10. Navigating Platform Challenges (Amazon, Meta, App)
- Meta’s changes to retargeting privacy have limited Proov's ability to track ROI on social ads.
- Proov now focuses ad spend on Amazon and Google, and innovated by using their companion app to recapture and nurture customer relationships that begin on Amazon:
- “We actually found a way to steal back our consumer from Amazon because we have an app...” (27:36, A)
- App development journey included early outsourcing failures and ultimately hiring internal tech talent for scalable growth.
11. Expansion and Vision for Women’s Hormone Health
- 2025 roadmap includes integrating more medications and supplements into the platform—tailored based on personalized hormone information.
- Broader messaging shifts from infertility treatment to promoting hormone health as a woman’s “superpower”:
- “Hormones are women’s superpower. They shouldn’t be something that we want to shut down because they’re inhibiting our life.” (33:37, A)
- Amy’s mission: “Women are innately powerful. Given the right information, they’re unstoppable.” (33:53, A)
Memorable Quotes & Timestamps
- “It was broken. Health care was really broken. We push people to the brink of draining their life savings on IVF when there's so many other things we can do to be proactive.” – Amy (00:00)
- “Launched a shady product... in a plastic bag with a little Amazon barcode on it. No branding, no box.” – Amy (01:19)
- “Opinions are like buttholes, right? Everyone has one.” – Amy, on medical providers (07:22)
- “People are up against this, like, no help, no help, no help. Okay, hand over your life savings.” – Amy (09:28)
- “I invented this to help people get pregnant. And the first people that bought it were trying to not get pregnant.” – Amy (12:25)
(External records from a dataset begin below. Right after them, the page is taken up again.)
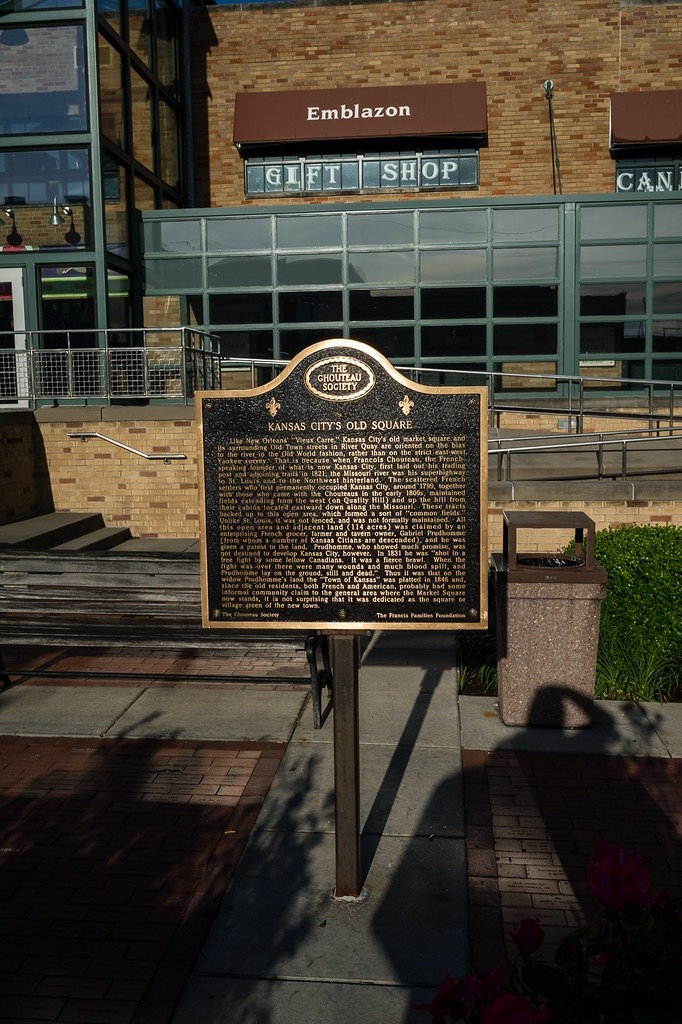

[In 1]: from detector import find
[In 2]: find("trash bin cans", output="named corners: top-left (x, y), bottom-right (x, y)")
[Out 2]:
top-left (490, 510), bottom-right (608, 727)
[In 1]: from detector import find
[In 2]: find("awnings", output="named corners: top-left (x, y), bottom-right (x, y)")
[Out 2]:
top-left (609, 90), bottom-right (681, 151)
top-left (232, 81), bottom-right (487, 150)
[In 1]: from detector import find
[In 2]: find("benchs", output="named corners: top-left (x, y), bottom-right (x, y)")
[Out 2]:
top-left (0, 544), bottom-right (336, 729)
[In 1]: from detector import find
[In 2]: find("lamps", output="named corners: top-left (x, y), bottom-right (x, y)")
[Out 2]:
top-left (48, 195), bottom-right (71, 226)
top-left (0, 204), bottom-right (13, 226)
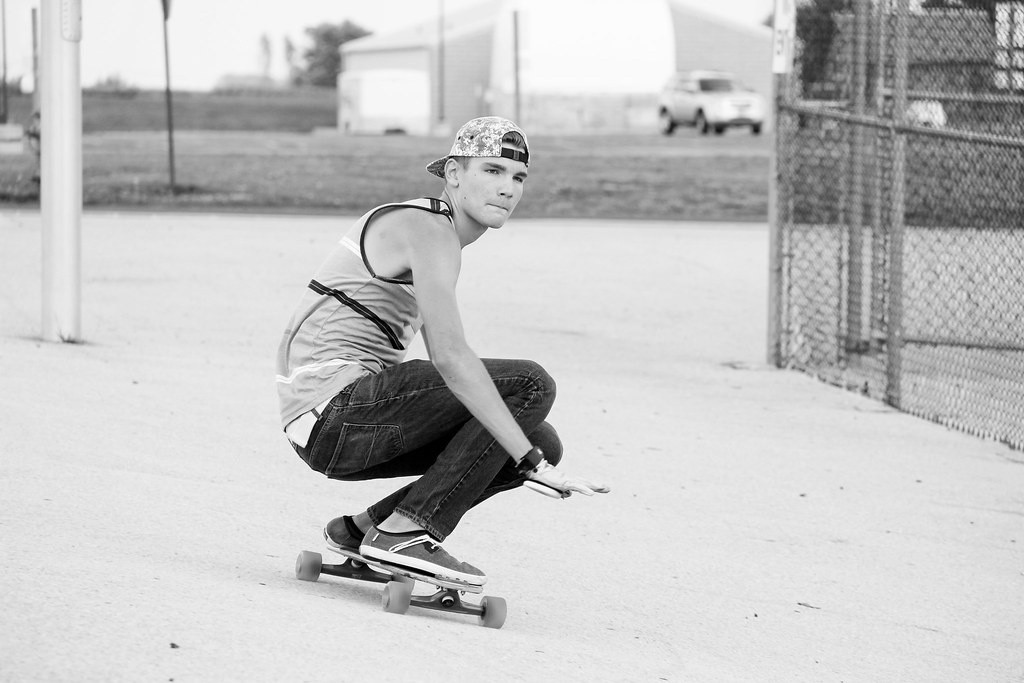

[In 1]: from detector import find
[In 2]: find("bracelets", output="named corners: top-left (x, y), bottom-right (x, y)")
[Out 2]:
top-left (513, 447), bottom-right (559, 483)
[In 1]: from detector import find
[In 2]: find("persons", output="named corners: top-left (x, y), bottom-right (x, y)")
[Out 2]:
top-left (274, 117), bottom-right (563, 585)
top-left (25, 115), bottom-right (40, 185)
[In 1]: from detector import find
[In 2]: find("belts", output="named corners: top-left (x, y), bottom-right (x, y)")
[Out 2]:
top-left (291, 393), bottom-right (337, 449)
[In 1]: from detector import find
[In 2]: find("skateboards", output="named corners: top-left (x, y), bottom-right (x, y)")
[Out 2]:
top-left (292, 542), bottom-right (509, 630)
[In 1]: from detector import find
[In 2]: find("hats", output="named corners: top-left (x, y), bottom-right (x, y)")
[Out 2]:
top-left (426, 116), bottom-right (531, 179)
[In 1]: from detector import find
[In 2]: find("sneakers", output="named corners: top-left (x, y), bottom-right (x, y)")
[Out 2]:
top-left (358, 524), bottom-right (488, 586)
top-left (324, 515), bottom-right (366, 555)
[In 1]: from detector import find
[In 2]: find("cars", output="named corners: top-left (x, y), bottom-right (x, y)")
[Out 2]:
top-left (656, 70), bottom-right (763, 138)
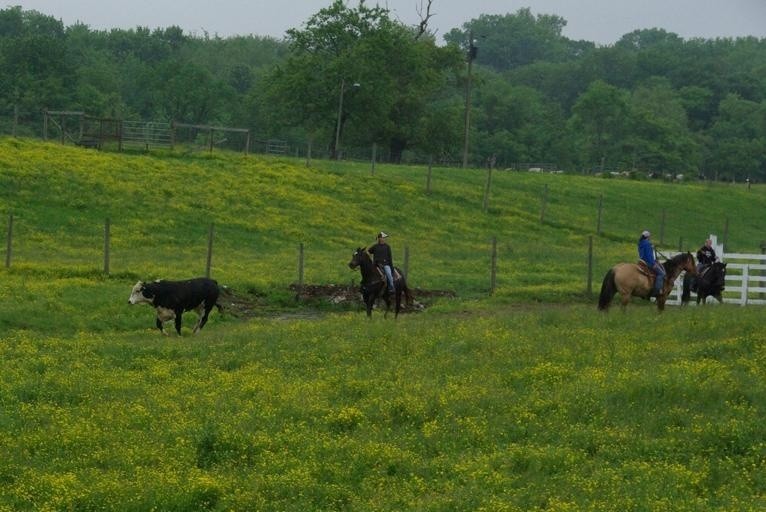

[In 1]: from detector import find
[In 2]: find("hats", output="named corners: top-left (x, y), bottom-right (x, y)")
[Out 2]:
top-left (378, 232), bottom-right (388, 238)
top-left (642, 231), bottom-right (651, 237)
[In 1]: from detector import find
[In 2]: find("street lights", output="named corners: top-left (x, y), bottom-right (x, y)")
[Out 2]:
top-left (461, 28), bottom-right (478, 168)
top-left (333, 79), bottom-right (361, 160)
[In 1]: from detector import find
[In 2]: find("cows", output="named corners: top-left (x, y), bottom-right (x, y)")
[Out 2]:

- “Healthcare is not healthcare. It’s disease care... You have a disease, let me fix it.” – Amy (18:14)
- “You have to launch it when it’s not 100% because you’re going to get the feedback, whether it’s good or bad.” – Amy (21:21)
- “We actually found a way to steal back our consumer from Amazon because we have an app…” – Amy (27:36)
- “Hormones are women’s superpower. They shouldn’t be something that we want to shut down because they’re inhibiting our life.” – Amy (33:37)
- “Women are innately powerful. Given the right information, they’re unstoppable.” – Amy (33:53)
Key Timestamps for Important Segments
- Personal founding journey and healthcare critique: 00:00–03:32
- Technology & platform explanation: 03:32–06:22
- Patient disempowerment & medical barriers: 06:22–08:38
- Societal fertility trends & costs: 08:38–10:48
- Early adopters & traction strategies: 10:48–13:25
- Birth control, health unknowns, and testing advocacy: 13:25–16:34
- Doctors’ openness to hormone health: 16:34–18:37
- Growth from Indiegogo & Amazon to VC: 18:37–21:21
- Iterative launch & product development philosophy: 21:21–22:35
- Educational marketing tactics: 23:07–25:50
- Recapturing Amazon customers with the app: 25:50–29:24
- Building and scaling the app: 29:24–31:21
- 2025 vision, mission, and broader messaging: 31:26–33:53
Conclusion
Amy’s appearance on the DTC Podcast provides a multi-layered look at the intersection of women’s health, entrepreneurship, and innovative DTC strategies. Proov’s story demonstrates the power of listening to real consumer needs, leveraging technology to overcome systemic barriers, and building a mission-driven brand that empowers women to better understand and advocate for their hormone health.